Hates Ollie’s smile, the companionable hand on Roy’s shoulder, hates all the times he wanted to press into it, roll into it. Wanting to feel that palm sliding over his skin, huge hand, archer calluses, and the noise that’s trying to crawl up from Roy’s chest sounds too close to a sob. Learning to fight with a hard-on that wouldn’t quit, because the crooks in Star City didn’t exactly care that Roy was aching in his jock, wet and rubbing all wrong. And just because Ollie had that look on his face, that look that said the world didn’t get any better than when he was fighting crime, arrows flying, Roy right there by his side. That look that made Roy’s heart ache like somebody had punched into his chest and squeezed.
He’s being relentless with himself, Roy knows he is, stripping away every last shred of control he has because there’s nobody here to see him like this. Nobody to see him vulnerable, because Roy’s never been good at letting people see him like that, even Ollie. But he feels it now, and the noises he’s making don’t sound angry enough for him any more, hurt little gasps and whimpers. And he hates Ollie and Roy’s fingers are slick with how much he needs this, and he isn’t going to last. Twisting his hand, letting all those rougher patches from years of holding a bow hit him just right.
And it’s so fucking easy to imagine it, to see Ollie in the shadows in front of him, to feel Ollie’s whiskey warm breath on his face. Hear Ollie’s laughter, but it doesn’t have to be cruel, Roy’s mind won’t let it be cruel. Instead it’s pleased, amused and curious and dirty, and Ollie’s fingers are so sure as they reach out for him.
Smiling at him. The dark smile.
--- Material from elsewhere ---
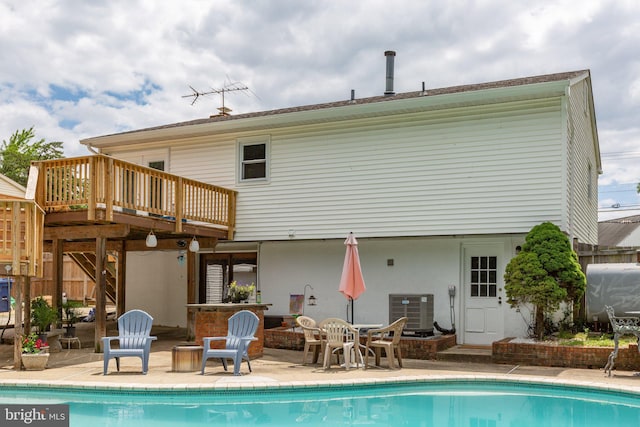 1704 Horner Rd, Woodbridge, VA 22191 - back of property with cooling unit, an outdoor pool, a wooden deck, and a patio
The other ‘you look good’ face.
And Roy’s arching, head and shoulders pressed against the door, and he chokes on the name trying to force it’s way past his lips, lets it be a shaky moan instead. Eyes squeezed shut but Ollie’s still there in his mind as Roy groans and shudders, fingers of his free hand clawing at the wood. Crying out when it hits him, sharp stab deep in his belly as he breaks, gives in, painting his fist and his uniform with his release. Hand still moving like it isn’t his own, because in his mind it isn’t, and strong fingers milk him of everything he has until he’s gasping, twisting away, too sensitive for the touch. Letting the door hold him up as much as his legs, and the backs of his eyelids glowing red.
And that’s what it all comes back to. Red, the colour of his desire, flushed and sweating and trembling through the aftershocks. The colour of his uniform, the colour of his arrows, and the colour of his shame, and Roy sighs and lets his legs fold beneath him, sinking slowly to the floor.
In his mind, Ollie’s still laughing, the soft chuckle of an adult faced with a child who still doesn’t know his place in the world.
His red and Ollie’s green. Together, they should be this perfect mix, should be like fucking Christmas. Except somewhere along the road, they got too mixed up, all warped, blended until their colours lost their shine.
And now there’s just the murky brown smear where they used to exist, where they used to glow.
Brown as mud, as cold coffee, bitter and foul. Shitty stain in their now shitty relationship, and Roy looks around at his shitty apartment that’s his, all his, and tries to sneer. Feels it wobble on his face, anger drained out of him leaving this hollow, dull ache, and for a moment, just a moment, Roy lets himself feel young and lost.